API wrapper and dataclasses for StatsBomb data
To get the latest version from GitHub:
pip install git+https://github.com/torvaney/statsbombapi.git
>>> import statsbombapi
# Connect to the Public Data Repo
>>> api = statsbombapi.StatsbombPublic()
UserWarning: Please be responsible with StatsBomb data and make sure you have
registered your details on https://www.statsbomb.com/resource-centre, and read and
accepted the User Agreement (available on the same page).
warnings.warn(statsbomb_data_advice)
# Or, if connecting to the API proper
>>> api = statsbombapi.StatsbombAPI(username='...', password='...')

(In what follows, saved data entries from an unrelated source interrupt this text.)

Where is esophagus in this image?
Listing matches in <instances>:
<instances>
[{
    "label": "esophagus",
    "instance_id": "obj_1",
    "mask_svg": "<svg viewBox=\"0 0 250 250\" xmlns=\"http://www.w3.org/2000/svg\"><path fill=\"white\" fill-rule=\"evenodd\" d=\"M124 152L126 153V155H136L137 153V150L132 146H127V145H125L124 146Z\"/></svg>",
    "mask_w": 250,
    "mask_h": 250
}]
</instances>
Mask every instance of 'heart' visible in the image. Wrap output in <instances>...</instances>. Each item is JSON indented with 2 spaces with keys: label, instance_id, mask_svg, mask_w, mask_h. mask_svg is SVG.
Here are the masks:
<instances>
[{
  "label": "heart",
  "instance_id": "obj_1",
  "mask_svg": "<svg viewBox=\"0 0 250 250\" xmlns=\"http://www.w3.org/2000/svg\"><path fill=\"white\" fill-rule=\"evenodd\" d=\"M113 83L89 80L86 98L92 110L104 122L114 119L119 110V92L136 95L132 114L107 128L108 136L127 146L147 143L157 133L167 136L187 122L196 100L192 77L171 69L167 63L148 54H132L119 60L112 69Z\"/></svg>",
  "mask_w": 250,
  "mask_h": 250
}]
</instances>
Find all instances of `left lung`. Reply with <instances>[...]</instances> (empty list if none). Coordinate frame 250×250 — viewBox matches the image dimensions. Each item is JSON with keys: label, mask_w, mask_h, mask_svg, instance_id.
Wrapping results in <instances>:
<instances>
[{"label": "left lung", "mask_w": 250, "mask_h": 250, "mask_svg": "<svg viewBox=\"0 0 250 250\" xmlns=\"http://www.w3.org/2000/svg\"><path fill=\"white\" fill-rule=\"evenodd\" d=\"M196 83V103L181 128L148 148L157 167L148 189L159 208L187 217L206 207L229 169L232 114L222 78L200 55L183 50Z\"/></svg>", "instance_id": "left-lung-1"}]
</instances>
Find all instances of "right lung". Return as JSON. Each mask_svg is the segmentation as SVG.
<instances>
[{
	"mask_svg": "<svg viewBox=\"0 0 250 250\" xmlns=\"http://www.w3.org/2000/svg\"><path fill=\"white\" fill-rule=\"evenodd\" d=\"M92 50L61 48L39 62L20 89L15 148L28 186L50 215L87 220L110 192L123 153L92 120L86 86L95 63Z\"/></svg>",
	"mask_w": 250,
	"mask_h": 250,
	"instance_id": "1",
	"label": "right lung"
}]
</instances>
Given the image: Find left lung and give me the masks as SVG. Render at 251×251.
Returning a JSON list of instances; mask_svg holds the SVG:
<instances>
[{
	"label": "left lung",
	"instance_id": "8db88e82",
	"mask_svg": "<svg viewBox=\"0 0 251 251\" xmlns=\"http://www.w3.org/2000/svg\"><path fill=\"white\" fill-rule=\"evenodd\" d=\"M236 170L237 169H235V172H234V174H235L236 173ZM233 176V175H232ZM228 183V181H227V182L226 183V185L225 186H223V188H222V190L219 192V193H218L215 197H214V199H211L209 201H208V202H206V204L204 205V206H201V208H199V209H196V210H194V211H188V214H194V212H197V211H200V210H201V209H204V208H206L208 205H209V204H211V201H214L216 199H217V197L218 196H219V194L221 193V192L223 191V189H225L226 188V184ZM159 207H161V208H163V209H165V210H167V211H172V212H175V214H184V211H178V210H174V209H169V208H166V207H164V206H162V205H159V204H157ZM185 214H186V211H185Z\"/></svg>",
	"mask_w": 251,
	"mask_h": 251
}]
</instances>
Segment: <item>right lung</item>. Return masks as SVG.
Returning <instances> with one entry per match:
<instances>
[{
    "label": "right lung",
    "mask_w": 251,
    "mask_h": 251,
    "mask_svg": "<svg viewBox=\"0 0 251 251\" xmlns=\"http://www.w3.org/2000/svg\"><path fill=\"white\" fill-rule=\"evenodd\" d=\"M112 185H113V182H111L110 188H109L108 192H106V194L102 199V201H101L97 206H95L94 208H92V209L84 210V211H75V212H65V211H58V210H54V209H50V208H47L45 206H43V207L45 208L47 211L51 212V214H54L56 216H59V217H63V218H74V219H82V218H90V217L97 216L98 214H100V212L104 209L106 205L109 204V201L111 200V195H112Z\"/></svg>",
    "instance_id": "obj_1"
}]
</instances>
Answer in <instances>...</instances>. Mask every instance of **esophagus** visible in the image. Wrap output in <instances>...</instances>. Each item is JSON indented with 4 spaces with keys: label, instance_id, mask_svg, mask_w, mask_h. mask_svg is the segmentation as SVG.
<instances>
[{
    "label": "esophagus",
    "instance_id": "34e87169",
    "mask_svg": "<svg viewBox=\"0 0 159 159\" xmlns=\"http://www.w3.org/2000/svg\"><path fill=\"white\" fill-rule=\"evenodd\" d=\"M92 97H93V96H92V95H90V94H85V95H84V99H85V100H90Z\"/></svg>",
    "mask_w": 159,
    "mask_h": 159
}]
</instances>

The StatsBomb API provides 4 routes, which can be accessed by calling the
corresponding methods on StatsBombPublic
or StatsBombAPI
.
- competitions -
api.competitions()
- matches -
api.matches(competition_id, season_id)
- lineups -
api.lineups(match_id)
- events -
api.events(match_id)
>>> competitions = api.competitions()
>>> competitions[0].competition
Competition(id=37, name="FA Women's Super League", gender=<Gender.FEMALE: 'female'>, country_name='England')
>>> competitions[0].season
Season(id=42, name='2019/2020')
>>> competitions[0].match_updated, competitions[0].match_available
(datetime.datetime(2020, 3, 11, 14, 9, 41, 932138),
datetime.datetime(2020, 3, 11, 14, 9, 41, 932138))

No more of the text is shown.